А потом мы муми-бластер и браслеты замуровали в подставку, прямо под лапами Шидлы. И тонкими цепочками привязали к лапе. Представляете: Шидла оживает, слезает со своей подставки, а у него на лапах болтаются наши браслеты и оружие. Папа все настаивал, что нужно ему еще письмо оставить, мол: «Живите дружно, не воюйте, с людьми дружите…» Но мы его переспорили. Потому что были в будущем и знаем: они там серьезно ссориться не умеют. Если самая страшная их диверсия – взрыв цистерны с валерьянкой, а любого убитого можно с помощью браслета оживить… Ну какие тут могут быть войны?! К тому же и Шидла теперь к людям по-другому относится, а он у них – авторитет.
Стас долго грустил по Кубатаю.

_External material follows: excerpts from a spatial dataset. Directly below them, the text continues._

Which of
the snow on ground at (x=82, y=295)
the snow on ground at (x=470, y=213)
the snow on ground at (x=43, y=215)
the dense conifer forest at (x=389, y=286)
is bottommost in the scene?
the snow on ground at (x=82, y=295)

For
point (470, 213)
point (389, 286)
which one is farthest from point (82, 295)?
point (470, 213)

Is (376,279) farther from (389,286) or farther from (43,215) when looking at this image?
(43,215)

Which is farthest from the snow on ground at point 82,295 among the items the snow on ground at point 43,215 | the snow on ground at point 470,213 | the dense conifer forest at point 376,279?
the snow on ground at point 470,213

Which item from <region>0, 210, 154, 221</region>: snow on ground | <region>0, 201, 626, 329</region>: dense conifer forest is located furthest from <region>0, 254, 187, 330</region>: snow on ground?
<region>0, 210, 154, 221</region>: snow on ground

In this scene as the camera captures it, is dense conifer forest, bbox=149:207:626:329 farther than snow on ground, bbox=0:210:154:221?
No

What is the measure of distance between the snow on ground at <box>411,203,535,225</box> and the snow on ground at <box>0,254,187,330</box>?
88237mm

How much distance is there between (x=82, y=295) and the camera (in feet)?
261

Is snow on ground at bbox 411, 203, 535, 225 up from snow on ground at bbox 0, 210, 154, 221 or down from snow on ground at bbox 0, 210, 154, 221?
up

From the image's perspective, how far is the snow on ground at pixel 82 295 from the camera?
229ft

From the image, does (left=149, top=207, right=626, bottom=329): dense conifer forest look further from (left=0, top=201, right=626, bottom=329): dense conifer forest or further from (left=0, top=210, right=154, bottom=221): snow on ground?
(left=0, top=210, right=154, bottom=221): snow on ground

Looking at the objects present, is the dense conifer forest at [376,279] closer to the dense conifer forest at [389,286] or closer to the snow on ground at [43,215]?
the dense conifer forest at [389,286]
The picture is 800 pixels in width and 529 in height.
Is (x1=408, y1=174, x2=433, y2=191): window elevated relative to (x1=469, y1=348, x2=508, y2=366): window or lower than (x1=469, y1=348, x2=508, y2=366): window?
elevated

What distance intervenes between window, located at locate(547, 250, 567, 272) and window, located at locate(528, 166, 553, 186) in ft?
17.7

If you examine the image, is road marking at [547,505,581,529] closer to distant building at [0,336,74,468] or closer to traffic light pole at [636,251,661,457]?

Последнюю память – фотографию – и ту египтяне отобрали. Порой проснусь ночью, а Стас во сне ворочается и бормочет: «Кубатай, можно мне с тобой в разведку?» И семечки полюбил щелкать. Я над ним не смеюсь – это еще не самая опасная привычка, которую он мог у генерал-сержанта перенять.
А я вот стал языки разные изучать. Помимо русского, древнеегипетского и всеземного-венерианского, которыми владею свободно, могу со словарем читать по-английски и торговаться на базаре по-узбекски. Это меня мама научила. Я специально на базары хожу, тренируюсь. Думаю начать изучать голландский – вдруг и в самом деле в Антверпен поедем? Тяжело, конечно. Как Смолянин говорил: труд, труд и труд.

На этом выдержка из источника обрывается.